Not only are the trees mammoth, they’re uniquely clustered in this relatively small grove.
The trees, near the northernmost range of coastal redwoods, are dependent upon the coastal fog belt, and they take advantage of this area, which gets the heaviest annual rainfall of anywhere in California.
Also, coastal soil-type shifts near the Oregon/California border start to allow other conifers to out-compete these slow-growing leviathans that now cover just 5% of their natural range, with Jedediah Smith Redwoods State Park a rare stronghold.
The trees are fire- and insect-resistant and thrive in the wet confines of the Northern California coast.
And they thrived in anonymity until 2011, when someone in Oregon published the GPS coordinates and directions to the grove on the Internet. The race to see them was on.
“You could actually go to Google Maps, type in “Grove of Titans,” and it would tell you exactly where it was,” Silver says.
That’s when tree lovers began to put the grove in peril.
The grove had no trail, but it could be found by bushwhacking off the Mill Creek Trail off Howland Hill Road. Visitors slogged through the ferns and duff, making tracks to find the grove.
Visitors routinely scrambled up the bark bases to get pictures with the huge trees, and over time they killed off many of the ferns that cloaked the bases and trampled the duff enough to expose the trees’ shallow root systems.
When denial of the grove’s existence stopped becoming a viable option, the tactic shifted to acknowledgment and protection.
“We didn’t see an alternative to it,” Silver says. “We realized there really wasn’t any alternative for us.”
State and federal parks officials joined with the Save the Redwoods League and the Redwood Parks Conservancy to raise the $3.5 million needed for the walkways and trail rejuvenation.
Already the trailhead has a new vault toilet and some parking.
Once it opens, hikers will walk about three-fourths of a mile up the improved trail through impressive redwoods. The trek includes walking through a redwood tunnel that was kept from the original trail.

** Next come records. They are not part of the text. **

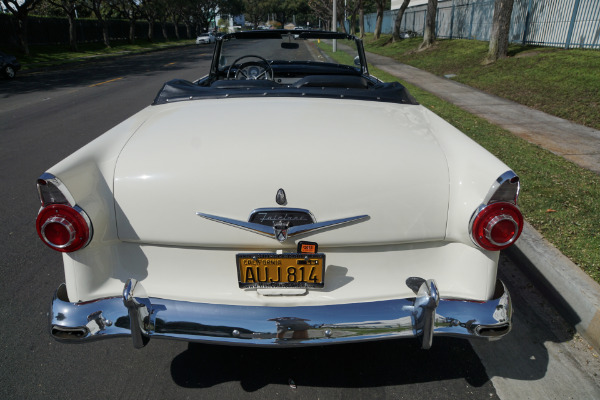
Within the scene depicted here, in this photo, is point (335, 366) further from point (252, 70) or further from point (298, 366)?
point (252, 70)

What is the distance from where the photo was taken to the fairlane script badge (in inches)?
72.9

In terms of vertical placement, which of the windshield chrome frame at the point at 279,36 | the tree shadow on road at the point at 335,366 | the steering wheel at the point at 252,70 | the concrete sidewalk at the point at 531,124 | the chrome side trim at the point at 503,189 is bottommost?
the concrete sidewalk at the point at 531,124

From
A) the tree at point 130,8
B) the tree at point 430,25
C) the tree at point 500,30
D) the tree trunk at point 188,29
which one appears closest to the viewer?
the tree at point 500,30

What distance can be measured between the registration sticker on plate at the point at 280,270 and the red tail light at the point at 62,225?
65 cm

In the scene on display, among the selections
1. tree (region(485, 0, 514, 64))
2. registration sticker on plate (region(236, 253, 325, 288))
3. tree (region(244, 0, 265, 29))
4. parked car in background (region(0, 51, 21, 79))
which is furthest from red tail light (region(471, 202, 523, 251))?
tree (region(244, 0, 265, 29))

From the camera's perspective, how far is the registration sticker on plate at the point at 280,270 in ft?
6.25

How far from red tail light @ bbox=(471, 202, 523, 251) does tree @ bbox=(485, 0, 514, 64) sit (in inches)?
522

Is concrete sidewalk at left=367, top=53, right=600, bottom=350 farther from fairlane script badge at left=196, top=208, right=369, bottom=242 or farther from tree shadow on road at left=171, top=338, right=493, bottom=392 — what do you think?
fairlane script badge at left=196, top=208, right=369, bottom=242

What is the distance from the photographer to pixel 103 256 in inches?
76.7

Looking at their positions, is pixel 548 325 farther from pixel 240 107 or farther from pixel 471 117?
pixel 471 117

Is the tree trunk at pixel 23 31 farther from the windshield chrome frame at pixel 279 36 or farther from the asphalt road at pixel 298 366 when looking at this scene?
the asphalt road at pixel 298 366

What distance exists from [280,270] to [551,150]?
5.33 metres

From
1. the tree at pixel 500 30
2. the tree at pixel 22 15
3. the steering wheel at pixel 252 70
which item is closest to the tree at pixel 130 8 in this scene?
the tree at pixel 22 15

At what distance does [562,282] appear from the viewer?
281 cm
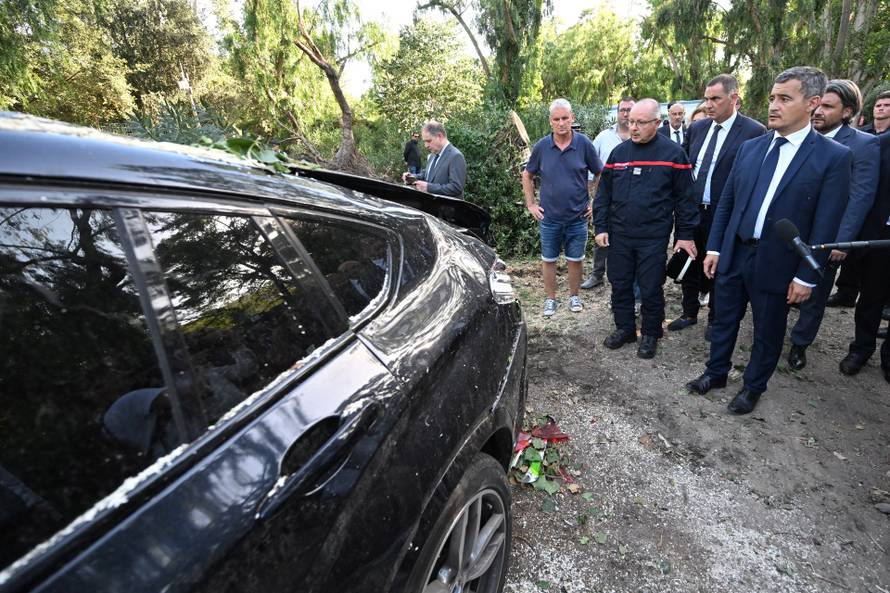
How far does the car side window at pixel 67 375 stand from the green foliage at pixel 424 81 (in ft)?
81.6

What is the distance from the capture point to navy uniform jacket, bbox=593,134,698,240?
3.58 meters

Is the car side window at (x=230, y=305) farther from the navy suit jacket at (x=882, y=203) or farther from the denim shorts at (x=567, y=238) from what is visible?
the navy suit jacket at (x=882, y=203)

“It’s almost like you’re walking through this and into an entirely different place in this world,” Silver says.
And that will lead you to the elevated walkway, which is the centerpiece in this project funded from grants large and small — down to revenues from bake sales in California grade schools.

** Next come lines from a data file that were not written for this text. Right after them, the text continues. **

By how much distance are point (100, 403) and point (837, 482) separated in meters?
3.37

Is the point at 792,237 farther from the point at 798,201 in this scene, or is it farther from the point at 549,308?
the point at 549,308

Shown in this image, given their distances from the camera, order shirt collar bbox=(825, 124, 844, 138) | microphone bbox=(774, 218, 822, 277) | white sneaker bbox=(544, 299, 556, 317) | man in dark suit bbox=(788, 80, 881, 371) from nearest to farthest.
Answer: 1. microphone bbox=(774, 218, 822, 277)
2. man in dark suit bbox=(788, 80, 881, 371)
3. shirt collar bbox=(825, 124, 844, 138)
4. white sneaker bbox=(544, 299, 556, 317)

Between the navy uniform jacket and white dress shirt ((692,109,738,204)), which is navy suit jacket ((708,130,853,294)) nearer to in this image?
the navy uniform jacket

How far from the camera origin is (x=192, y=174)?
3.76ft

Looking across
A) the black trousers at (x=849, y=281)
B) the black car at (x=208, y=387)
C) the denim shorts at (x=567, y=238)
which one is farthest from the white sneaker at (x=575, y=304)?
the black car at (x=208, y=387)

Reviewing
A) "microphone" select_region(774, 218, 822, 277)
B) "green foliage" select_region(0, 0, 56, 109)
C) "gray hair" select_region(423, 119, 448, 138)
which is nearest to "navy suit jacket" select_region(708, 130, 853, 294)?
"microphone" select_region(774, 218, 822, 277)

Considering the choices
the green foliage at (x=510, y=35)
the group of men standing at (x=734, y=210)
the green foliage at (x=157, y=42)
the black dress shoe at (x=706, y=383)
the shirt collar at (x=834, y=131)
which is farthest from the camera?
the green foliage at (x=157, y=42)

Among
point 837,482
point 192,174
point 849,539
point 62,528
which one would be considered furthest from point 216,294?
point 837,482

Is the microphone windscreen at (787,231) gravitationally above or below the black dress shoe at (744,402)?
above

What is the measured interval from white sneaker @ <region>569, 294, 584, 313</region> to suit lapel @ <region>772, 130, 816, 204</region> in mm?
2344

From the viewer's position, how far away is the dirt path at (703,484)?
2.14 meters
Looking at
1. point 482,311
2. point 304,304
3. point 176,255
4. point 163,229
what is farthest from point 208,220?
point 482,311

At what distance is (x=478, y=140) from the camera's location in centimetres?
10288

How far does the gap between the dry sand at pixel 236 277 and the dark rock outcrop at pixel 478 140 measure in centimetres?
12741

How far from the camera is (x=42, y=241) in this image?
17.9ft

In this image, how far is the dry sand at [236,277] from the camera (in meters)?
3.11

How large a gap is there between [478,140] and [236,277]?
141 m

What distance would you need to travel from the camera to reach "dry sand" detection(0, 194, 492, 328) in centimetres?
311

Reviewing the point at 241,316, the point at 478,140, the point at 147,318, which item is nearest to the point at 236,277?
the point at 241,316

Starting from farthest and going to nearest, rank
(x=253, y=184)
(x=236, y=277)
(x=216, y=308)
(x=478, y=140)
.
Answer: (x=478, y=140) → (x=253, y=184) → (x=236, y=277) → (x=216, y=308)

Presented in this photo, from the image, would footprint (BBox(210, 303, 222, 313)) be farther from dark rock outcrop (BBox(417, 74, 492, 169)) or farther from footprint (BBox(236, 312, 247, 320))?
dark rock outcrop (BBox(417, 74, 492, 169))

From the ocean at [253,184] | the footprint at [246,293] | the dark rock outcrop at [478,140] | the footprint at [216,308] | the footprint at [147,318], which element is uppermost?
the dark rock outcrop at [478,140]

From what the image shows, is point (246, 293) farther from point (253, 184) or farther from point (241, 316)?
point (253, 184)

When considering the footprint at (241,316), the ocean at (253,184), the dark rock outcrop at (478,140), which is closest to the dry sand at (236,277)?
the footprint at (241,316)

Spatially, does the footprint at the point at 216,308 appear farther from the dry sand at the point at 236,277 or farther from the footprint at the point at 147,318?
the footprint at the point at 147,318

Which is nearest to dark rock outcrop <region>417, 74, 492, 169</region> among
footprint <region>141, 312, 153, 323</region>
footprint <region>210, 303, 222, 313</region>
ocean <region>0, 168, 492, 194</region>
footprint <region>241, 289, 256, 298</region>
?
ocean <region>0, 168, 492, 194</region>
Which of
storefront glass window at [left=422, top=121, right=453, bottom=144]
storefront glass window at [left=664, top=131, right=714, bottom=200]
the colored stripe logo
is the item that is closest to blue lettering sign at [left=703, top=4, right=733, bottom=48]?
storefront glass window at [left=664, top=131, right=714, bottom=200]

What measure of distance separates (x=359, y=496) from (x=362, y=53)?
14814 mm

“That level of support, to me, makes this whole project so amazing,” Silver says.
But translating dollars from cupcakes to the realities of a trail through massive redwoods isn’t so simple.
The work is arduous and slow.
Crews have to carry all of their tools and materials in by hand, including the heavy suspension beams and 7-foot-long steel walkway plates that each weigh 200 pounds.
Hernandez says crews have to craft the trail on the fly, choosing the route over logs and roots that makes the best sense.
“Sometimes you dig down a few inches and find a root that’s bigger than you are,” Hernandez says. “It’s amazing.”
The platform is about 6 feet wide, so people coming and going can pass each other easily.
The footings are all plastic or Fiberglas, so they won’t rot, Silver says. The steel walkway has quickly oxidized to the same color as the forest duff, and it is as quiet to walk on as the real forest floor.
The effort should last at least two decades, Silver says.
“We wanted a trail to last a long time as a tribute to these redwoods,” Silver says.